Apple has long been believed to be building a self-driving car in secret to compete with the widely-publicized version from Google.
But the Frankfurter Allgemeine Zeitung (FAZ) on Monday reported that the tech giant has turned to Berlin as the site of an undercover lab to work on the project, citing anonymous “informed sources”.
Between 15 and 20 men and women – “high-fliers from the German car industry” – are working on the project, FAZ further reports, adding that the team of mostly young people aims to have the project finished by 2020.
How believable is it?
“I think it's feasible to find the talent that you'd need [for a self-driving car] in Berlin,” recruiter Mengühan Ünver told The Local.

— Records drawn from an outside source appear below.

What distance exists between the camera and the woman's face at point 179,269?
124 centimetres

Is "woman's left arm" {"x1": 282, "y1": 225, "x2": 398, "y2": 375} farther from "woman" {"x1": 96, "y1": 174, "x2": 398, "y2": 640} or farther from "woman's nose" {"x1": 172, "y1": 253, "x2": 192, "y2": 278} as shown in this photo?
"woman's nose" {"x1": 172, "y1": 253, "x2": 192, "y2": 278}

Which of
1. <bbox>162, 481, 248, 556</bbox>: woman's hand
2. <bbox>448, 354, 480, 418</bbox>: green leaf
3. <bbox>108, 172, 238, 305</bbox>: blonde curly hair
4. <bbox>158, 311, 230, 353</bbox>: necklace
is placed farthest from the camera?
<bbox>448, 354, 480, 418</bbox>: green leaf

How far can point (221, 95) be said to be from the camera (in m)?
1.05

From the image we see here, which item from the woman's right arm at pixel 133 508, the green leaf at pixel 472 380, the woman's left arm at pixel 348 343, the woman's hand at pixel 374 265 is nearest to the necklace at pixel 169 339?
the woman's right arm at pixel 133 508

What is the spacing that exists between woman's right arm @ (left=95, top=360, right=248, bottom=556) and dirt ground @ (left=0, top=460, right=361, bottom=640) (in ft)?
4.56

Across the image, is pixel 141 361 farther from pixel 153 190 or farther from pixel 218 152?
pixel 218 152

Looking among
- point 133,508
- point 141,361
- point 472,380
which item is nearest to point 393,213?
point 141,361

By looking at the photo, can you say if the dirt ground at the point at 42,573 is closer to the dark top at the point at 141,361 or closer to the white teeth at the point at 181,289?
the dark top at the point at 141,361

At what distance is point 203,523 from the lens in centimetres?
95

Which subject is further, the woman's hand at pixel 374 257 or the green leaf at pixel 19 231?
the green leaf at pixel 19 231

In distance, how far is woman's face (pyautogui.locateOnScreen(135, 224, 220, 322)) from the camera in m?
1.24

The founder of tech recruitment platform StartupCVs, Ünver has years of experience in the capital's tech scene, where he had a past incarnation at Google as well as recruiting for his own startup projects.
“You need high-tech talent for something like this, machine learning, visual computing, artificial intelligence,” he went on. “You have that in Berlin, there are very strong tech companies working in this field.”
Apple would likely have hired a headhunting firm bound by confidentiality to quietly find engineers for the project, he speculated, as well as sending some engineers from the USA – perhaps hired away from Tesla or Google – to form the core of the project.
'Engineers' don't just write code
So much for the technology side – but what about the hardware?
Berlin isn't really a hub for the car industry – but “it wouldn't be a problem to bring the people you need from Stuttgart [Daimler and Porsche], Wolfsburg [Volkswagen], Ingolstadt [Audi] or Munich [BMW] – Berlin is a very attractive city for young engineers,” Ünver said.
While it's tough to seduce senior managers away from big German companies, he said, young and ambitious engineers are a different story.
But there are two big questions over the Apple rumours: where to hide the lab? And why Berlin?
“You'd need a huge area, you can't just build it in a shared apartment like most startups,” Ünver joked.
And it would be extremely noticeable if someone moved into a vacant lot in the capital and started splashing cash around on high-tech facilities.
As for the second question – it's even more difficult.
Berlin has a thriving tech scene and might be a more attractive destination for German automotive engineers than far-away Silicon Valley.
It's cheaper than the Bay Area, too – although that's unlikely to be high on Apple's checklist for such an important project.
Avid Apple fanatics will have to sate themselves with rumours for now – but journalists' interest has definitely been piqued.